### TASK STATEMENT
Your task is to copy the listing exactly, with the pictures left out.

### DATASET EXTRACT
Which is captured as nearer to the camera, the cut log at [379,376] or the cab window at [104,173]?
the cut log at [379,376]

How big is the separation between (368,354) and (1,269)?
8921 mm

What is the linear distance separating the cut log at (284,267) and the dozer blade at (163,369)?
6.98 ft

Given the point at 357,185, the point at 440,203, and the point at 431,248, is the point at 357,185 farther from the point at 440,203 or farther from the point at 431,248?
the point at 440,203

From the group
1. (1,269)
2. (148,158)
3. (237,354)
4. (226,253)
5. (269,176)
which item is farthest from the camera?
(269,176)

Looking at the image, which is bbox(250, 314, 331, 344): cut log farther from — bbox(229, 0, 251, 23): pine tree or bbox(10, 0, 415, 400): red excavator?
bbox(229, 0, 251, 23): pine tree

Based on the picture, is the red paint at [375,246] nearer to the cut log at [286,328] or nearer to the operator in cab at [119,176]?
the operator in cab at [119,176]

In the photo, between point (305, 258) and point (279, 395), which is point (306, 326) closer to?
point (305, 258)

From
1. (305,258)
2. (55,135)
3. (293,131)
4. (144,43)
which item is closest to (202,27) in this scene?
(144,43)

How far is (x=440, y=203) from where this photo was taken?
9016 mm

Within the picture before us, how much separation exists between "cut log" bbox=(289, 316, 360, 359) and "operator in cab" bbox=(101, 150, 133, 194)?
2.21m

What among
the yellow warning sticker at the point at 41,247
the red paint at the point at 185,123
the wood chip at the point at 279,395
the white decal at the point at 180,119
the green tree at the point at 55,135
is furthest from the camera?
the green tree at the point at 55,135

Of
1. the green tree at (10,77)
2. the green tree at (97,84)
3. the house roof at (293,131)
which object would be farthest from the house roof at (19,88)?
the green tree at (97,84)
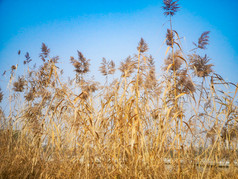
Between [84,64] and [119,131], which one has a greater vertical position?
[84,64]

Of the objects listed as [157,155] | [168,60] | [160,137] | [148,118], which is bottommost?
[157,155]

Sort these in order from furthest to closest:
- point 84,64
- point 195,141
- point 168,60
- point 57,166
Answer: point 84,64
point 168,60
point 195,141
point 57,166

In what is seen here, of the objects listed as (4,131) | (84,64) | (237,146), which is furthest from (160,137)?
(84,64)

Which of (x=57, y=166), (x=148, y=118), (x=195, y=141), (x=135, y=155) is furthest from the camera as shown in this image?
(x=195, y=141)

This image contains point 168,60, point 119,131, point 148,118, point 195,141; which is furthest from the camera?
point 168,60

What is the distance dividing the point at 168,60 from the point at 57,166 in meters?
2.43

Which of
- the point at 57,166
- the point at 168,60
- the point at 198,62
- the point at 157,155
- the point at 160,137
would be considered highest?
the point at 168,60

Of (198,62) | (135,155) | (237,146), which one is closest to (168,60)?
(198,62)

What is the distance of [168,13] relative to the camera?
5.59 ft

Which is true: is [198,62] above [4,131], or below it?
above

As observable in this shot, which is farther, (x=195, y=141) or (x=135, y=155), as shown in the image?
(x=195, y=141)

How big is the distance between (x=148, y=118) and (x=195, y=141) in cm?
76

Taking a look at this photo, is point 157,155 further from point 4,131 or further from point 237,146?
point 4,131

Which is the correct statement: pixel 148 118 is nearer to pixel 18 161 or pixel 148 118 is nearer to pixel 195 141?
pixel 195 141
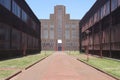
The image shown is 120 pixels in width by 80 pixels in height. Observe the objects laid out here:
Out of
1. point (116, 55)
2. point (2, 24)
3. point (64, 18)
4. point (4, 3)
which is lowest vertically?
point (116, 55)

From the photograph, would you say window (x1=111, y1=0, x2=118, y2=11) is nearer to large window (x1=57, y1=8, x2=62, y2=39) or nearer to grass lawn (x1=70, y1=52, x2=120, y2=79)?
grass lawn (x1=70, y1=52, x2=120, y2=79)

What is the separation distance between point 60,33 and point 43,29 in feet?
34.6

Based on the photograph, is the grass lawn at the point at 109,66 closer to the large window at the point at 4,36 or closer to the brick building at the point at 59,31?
the large window at the point at 4,36

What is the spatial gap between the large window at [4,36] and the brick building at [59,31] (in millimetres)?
126515

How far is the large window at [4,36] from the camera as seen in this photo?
42.3 meters

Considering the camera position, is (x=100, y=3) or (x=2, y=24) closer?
(x=2, y=24)

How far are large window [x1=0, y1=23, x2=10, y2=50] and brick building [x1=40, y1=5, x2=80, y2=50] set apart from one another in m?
127

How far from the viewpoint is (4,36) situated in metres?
44.2

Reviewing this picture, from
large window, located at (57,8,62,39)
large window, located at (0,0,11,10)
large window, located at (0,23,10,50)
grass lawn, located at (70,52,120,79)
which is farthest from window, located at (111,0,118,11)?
large window, located at (57,8,62,39)

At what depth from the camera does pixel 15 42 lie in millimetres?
54906

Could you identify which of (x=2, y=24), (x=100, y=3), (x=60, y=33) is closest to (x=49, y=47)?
(x=60, y=33)

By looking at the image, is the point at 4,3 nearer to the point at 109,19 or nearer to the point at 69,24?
the point at 109,19

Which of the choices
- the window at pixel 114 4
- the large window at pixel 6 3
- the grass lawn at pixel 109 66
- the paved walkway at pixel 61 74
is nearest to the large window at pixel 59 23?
the window at pixel 114 4

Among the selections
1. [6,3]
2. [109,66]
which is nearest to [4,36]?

### TASK SOLUTION
Which is captured as nearer to the camera, the cut log at [379,376] or the cab window at [104,173]?
the cut log at [379,376]

How big is the separation between (368,354) and (1,269)?
8921 mm

What is the linear distance separating the cut log at (284,267) and the dozer blade at (163,369)?
6.98 ft

Given the point at 357,185, the point at 440,203, and the point at 431,248, is the point at 357,185 farther from the point at 440,203 or farther from the point at 431,248?
the point at 440,203

From the group
1. (1,269)
2. (148,158)
3. (237,354)
4. (226,253)
5. (269,176)
which item is farthest from the camera?
(269,176)

Looking at the image, which is bbox(250, 314, 331, 344): cut log farther from — bbox(229, 0, 251, 23): pine tree or bbox(10, 0, 415, 400): red excavator?
bbox(229, 0, 251, 23): pine tree

Based on the picture, is the red paint at [375,246] nearer to the cut log at [286,328] or nearer to the operator in cab at [119,176]?
the operator in cab at [119,176]

In the photo, between point (305, 258) and point (279, 395), which is point (306, 326) closer to?
point (305, 258)

From
1. (305,258)
2. (55,135)
3. (293,131)
4. (144,43)
which item is closest to (202,27) in this scene?
(144,43)

How far is (x=440, y=203) from where this photo was taken?
9016 mm

Within the picture before us, how much separation exists between "cut log" bbox=(289, 316, 360, 359) and "operator in cab" bbox=(101, 150, 133, 194)?
2.21m

What among
the yellow warning sticker at the point at 41,247
the red paint at the point at 185,123
the wood chip at the point at 279,395
the white decal at the point at 180,119
the green tree at the point at 55,135
is furthest from the camera?
the green tree at the point at 55,135

Of
1. the green tree at (10,77)
2. the green tree at (97,84)
3. the house roof at (293,131)
which object would be farthest from the house roof at (19,88)?
the green tree at (97,84)
Between [84,64] and [119,131], which one has a greater vertical position?
[84,64]

Of the objects listed as [157,155] | [168,60] | [160,137] | [148,118], which is bottommost?
[157,155]

Sort these in order from furthest to closest:
- point 84,64
- point 195,141
- point 168,60
- point 57,166
Answer: point 84,64
point 168,60
point 195,141
point 57,166

In what is seen here, of the objects listed as (4,131) | (84,64) | (237,146), which is furthest from (160,137)?
(84,64)

Which of (x=57, y=166), (x=148, y=118), (x=195, y=141), (x=135, y=155) is furthest from the camera as shown in this image?
(x=195, y=141)

This image contains point 168,60, point 119,131, point 148,118, point 195,141; which is furthest from the camera?
point 168,60

What is the distance dividing the point at 168,60 from the point at 57,166 in meters?
2.43

Which of
- the point at 57,166
- the point at 168,60
- the point at 198,62
- the point at 157,155
- the point at 160,137
would be considered highest?
the point at 168,60

Of (198,62) | (135,155) | (237,146), which one is closest to (168,60)?
(198,62)

What is the distance of [168,13] relative to the camera?
5.59 ft

Which is true: is [198,62] above [4,131], or below it?
above

As observable in this shot, which is farther, (x=195, y=141) or (x=135, y=155), as shown in the image?
(x=195, y=141)

How big is the distance between (x=148, y=118) and (x=195, y=141) in cm?
76

Taking a look at this photo, is point 157,155 further from point 4,131 or further from point 237,146?
point 4,131

Which is the correct statement: pixel 148 118 is nearer to pixel 18 161 or pixel 148 118 is nearer to pixel 195 141?
pixel 195 141
The image shown is 120 pixels in width by 80 pixels in height. Observe the objects laid out here:
Out of
1. point (116, 55)
2. point (2, 24)
3. point (64, 18)
4. point (4, 3)
which is lowest vertically?
point (116, 55)

From the photograph, would you say window (x1=111, y1=0, x2=118, y2=11) is nearer to large window (x1=57, y1=8, x2=62, y2=39) or nearer to grass lawn (x1=70, y1=52, x2=120, y2=79)?
grass lawn (x1=70, y1=52, x2=120, y2=79)

What is the separation distance between point 60,33 and point 43,29 in feet?
34.6

Based on the photograph, is the grass lawn at the point at 109,66 closer to the large window at the point at 4,36 or closer to the brick building at the point at 59,31?
the large window at the point at 4,36

What is the spatial gap between the large window at [4,36] and the brick building at [59,31] (in millimetres)?
126515

How far is the large window at [4,36] from the camera as seen in this photo?
42.3 meters

Considering the camera position, is (x=100, y=3) or (x=2, y=24) closer?
(x=2, y=24)

How far are large window [x1=0, y1=23, x2=10, y2=50] and brick building [x1=40, y1=5, x2=80, y2=50] set apart from one another in m?
127

How far from the viewpoint is (4,36) situated in metres?
44.2

Reviewing this picture, from
large window, located at (57,8,62,39)
large window, located at (0,0,11,10)
large window, located at (0,23,10,50)
grass lawn, located at (70,52,120,79)
which is farthest from window, located at (111,0,118,11)?
large window, located at (57,8,62,39)

At what depth from the camera does pixel 15 42 lie in millimetres?
54906

Could you identify which of (x=2, y=24), (x=100, y=3), (x=60, y=33) is closest to (x=49, y=47)?
(x=60, y=33)

By looking at the image, is the point at 4,3 nearer to the point at 109,19 or nearer to the point at 69,24?
the point at 109,19

Which of the choices
- the window at pixel 114 4
- the large window at pixel 6 3
- the grass lawn at pixel 109 66
- the paved walkway at pixel 61 74
is nearest to the large window at pixel 59 23?
the window at pixel 114 4

Among the selections
1. [6,3]
2. [109,66]
which is nearest to [4,36]?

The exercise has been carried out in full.